Tracking Beyond Equipment
Equipment isn't the only thing that can be tracked with RFID. Patients and their medical records, for example, can have a tag attached, on the wristband in the case of a patient or on the clipboard or file folder in the case of the patient's chart. Sokol notes, "Currently patients are tracked by either active tags or passive tags. Documents in a hospital are being tracked with passive because it is cheap."
Although pharmaceuticals are tagged at some companies, at least at the pallet and case level, according to Sokol, "There are only 20 medicines that are currently being RFID tagged through the whole supply chain. That means, while RFID is available now, barcoding will not go away. The key reason is that roughly 70% of your supplies from the manufacturer are barcoded.
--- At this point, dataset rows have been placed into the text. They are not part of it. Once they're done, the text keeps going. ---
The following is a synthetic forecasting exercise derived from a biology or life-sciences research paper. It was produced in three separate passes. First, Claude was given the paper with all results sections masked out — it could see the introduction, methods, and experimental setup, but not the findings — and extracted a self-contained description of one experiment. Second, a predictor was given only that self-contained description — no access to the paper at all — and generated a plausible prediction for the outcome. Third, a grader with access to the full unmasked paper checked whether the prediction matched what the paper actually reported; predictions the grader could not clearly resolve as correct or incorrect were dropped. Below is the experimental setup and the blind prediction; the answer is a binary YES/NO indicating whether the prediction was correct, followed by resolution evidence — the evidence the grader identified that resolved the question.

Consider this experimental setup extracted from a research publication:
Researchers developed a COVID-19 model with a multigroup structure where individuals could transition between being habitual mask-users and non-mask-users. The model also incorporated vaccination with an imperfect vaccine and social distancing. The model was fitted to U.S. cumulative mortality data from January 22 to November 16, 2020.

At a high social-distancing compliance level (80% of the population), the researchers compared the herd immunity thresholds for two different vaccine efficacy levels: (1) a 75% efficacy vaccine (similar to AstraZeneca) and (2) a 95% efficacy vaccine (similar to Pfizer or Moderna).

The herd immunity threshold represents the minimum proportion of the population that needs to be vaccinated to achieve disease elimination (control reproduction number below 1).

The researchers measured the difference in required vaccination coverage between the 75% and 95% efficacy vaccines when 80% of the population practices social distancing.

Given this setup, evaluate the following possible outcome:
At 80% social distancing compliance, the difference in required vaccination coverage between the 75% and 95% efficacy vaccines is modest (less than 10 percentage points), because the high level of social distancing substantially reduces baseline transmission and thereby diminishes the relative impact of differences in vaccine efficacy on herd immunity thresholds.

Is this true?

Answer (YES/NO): YES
In the total supply chain, it costs a hundredth of a cent to barcode something, while the RFID tag costs 30 cents a huge difference."
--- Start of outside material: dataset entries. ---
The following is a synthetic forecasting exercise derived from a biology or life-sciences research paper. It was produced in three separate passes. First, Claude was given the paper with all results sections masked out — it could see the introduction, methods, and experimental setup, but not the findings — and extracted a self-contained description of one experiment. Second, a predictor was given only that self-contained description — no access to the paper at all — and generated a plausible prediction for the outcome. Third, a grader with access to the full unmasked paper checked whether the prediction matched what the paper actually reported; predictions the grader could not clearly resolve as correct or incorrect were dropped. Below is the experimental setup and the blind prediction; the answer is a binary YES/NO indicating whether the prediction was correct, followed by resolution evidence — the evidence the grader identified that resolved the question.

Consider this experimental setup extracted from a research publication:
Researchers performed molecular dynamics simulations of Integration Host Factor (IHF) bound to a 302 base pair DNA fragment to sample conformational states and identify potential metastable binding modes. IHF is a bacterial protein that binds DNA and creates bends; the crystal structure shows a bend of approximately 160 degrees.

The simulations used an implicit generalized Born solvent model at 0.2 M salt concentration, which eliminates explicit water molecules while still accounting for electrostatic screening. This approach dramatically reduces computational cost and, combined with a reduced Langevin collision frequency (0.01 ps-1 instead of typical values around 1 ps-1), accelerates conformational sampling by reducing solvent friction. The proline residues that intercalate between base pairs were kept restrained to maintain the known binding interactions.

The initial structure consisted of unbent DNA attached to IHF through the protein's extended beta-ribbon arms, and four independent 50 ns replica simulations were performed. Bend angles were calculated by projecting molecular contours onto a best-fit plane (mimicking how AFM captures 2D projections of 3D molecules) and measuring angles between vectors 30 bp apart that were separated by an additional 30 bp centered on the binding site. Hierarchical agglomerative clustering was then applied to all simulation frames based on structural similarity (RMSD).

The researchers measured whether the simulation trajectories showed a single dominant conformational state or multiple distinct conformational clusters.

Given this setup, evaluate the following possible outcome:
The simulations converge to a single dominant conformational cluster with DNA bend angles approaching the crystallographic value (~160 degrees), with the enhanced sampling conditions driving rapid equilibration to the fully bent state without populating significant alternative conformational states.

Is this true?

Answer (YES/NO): NO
The next stage in RFID applications in healthcare will augment the patient tracking and pharmaceutical tracking, adding CPOE or other electronic medical record management aspects to tighten up the audit trail. Again, Sokol sees expense as an issue. "What you are looking at is a phased-in approach for RFID, and as long as barcodes can keep up with the labeling requirements and they are getting more intensive every day barcodes will still be there as well. The FDA has come out and said, 'Either way we need to have some kind of traceability on pharmaceuticals.' The DoD has said, 'We need RFID on critical items.' DoD just entered its second phase of tagging items as of October 2006."
Looking Ahead
As with most technology, RFID isn't just a case of buy some equipment and plug-'n'-play. "First and foremost, you have to adjust the various processes," claims Sokol. "You don't implement technology for technology's sake; you need to establish the process. It is critical to have a radio frequency survey done of your hospital to find the areas of possible interference and the areas where hot spots will give you maximum range for reading. Most people overlook doing a site survey in advance of doing an implementation. Some people tend to just buy the equipment and start throwing it up without realizing what those interference points might be. By the way, you have to do that with passive tags as well as active because you could have spurious emission of certain frequencies that will prevent readability of your passive tags."
The future? Sokol sees it this way, "Much will depend on three factors: investment in IT infrastructure, government funding or supplemented funding for patient health records, and greater bandwidth. You are going to see a total penetration of active asset management tracking for life-saving devices as well as high-margin or high-priced products. I anticipate there will be a full penetration into that marketplace in the next five years because 95% of hospitals already have some kind of WiFi system."
He goes on to say, "The next thing that you are going to see depends on the regulations and mandates, but it probably will be patient tracking with both technologies, active and passive. That is really what is driving the patient safety aspects. After that? I'd say records management tagging record boxes initially, followed by individual papers."
Then come some of the more innovative ideas. "You will start seeing RFID used for instrument and hazardous waste tracking," says Sokol. "It will depend on what happens with inspection regulations and infection control as for the instrument tracking. If the technology comes down to where it is low enough in cost per unit per item that they can show a substantial reduction in infections and adverse events, these two uses have a chance of taking over from pharmaceutical tracking as must-have applications."
Tom Inglesby is an author based in southern California who has covered data collection technology since the early 1980s.